Synergy Information

Discussion in 'Extra' started by eadmin, Jul 19, 2016.

  1. Design Info.
     
  2. *****************************************
    Jacek asked this:

    define mouth size, throat size (driver model), vertical and horizontal coverage, midrange throat location and area/diameter, number of drivers.
    *****************************************


    The idea is to only reproduce the section of the horn with the compression driver and midranges. Then extend about 1" past the midranges so the plastic horn can be mounted to a larger wooden horn.


    I know the throat size will be 1". I'm not sure if it can incorporate the SEOS shape at the beginning and then straighten it out so there is a smooth transition from plastic to the larger wooden horn.

    For the first model, should we only use two midranges instead of four? I think the most obvious choice to start with is the 4" sealed back Celestion.

    Is there any reason to have a different vertical/horizontal ratio or should they be the same? If the base starts as a SEOS shape, maybe the ration needs to be different, and maybe we can only use two midranges?
     
  3. Erich -- the h/v ratio doesn't affect the SEOS shape, and I think the SEOS shape (actually it's just the EOS shape until you get further out from the throat) would be good to have if only because of the brand. I kind of like the idea of having the Horizontal and Vertical angles being the same (say 80 degrees?), though that means the woofers pretty much also have to output through the horn walls to get them close enough to the other drivers.

    I personally think two of those mids would be more than enough, though probably other people would go with the "too much isn't enough" philosophy. Maybe the way to do it is to put mounting areas and screw attachments on all four walls for midranges, with indentations or other markings to indicate where output tap holes can be drilled. Then the builder can go either way, or even with just one or even no midranges. The "frustrums" could even be molded into the outside walls, but the actual holes to be drilled through by the customer (or as a pre-shipping step if you are sending kits of various types).
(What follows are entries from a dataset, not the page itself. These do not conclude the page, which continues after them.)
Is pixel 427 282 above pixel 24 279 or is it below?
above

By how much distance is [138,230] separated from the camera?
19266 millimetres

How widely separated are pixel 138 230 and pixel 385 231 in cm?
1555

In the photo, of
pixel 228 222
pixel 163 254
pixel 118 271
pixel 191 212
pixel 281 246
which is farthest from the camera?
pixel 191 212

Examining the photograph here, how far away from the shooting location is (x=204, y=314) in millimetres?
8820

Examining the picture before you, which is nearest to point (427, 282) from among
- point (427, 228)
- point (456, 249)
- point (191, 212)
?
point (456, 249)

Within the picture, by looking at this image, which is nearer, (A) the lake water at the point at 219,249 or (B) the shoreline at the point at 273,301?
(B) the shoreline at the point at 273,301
    How about if I worked up the dimensions for an 80x80 horn, with likely-to-work-ok tap points for midranges, and you can figure out the throat shape, how to attach the midranges, and where and how the walls transition from plastic to wood? The woofers should of course mount on the wood portion (or primarily on the wood portion at least).

    And how big is this beast to be? I guess with the plastic throat and wooden walls you could make different sizes with the same plastic part. I think the big seller would be about 30 to 36 inches per side, should get the testosterone crowd drooling. But a 20 or 24 inch per side version might be preferred by people who don't have a theater space.
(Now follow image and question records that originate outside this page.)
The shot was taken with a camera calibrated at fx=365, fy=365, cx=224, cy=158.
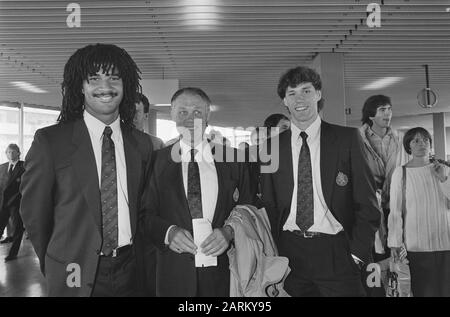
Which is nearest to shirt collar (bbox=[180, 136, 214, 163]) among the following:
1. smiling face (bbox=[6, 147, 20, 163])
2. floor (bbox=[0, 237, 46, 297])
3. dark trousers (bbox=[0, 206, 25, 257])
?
floor (bbox=[0, 237, 46, 297])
    Another thing to consider is how does this horn mount to its enclosure? The woofers need to have an enclosure behind them, so there has to be something fabricated onto the wooden horn mouth so it can mount, maybe from the front with a mounting ring like a normal driver would.
     
  4. The H/V ratio would affect the plastic part after a few inches from the throat, though, so that has to be decided. If you have lots of cash you want to invest, you could make two versions, on an 80x80 and another the usual 90x60.
     
  5. Sorry Bill, when I was talking about the horizontal/vertical ratios and the SEOS shape, I was just wondering if it should look similar to the current SEOS waveguides. I do realize the SEOS curve can be used regardless of the ratio. But should it be something like 80x80 or 90x60? I'm not sure. Personally I would like 90x60 (or similar) just so it looked a little like the other waveguides. But if 80x80 is easier or better, that's fine.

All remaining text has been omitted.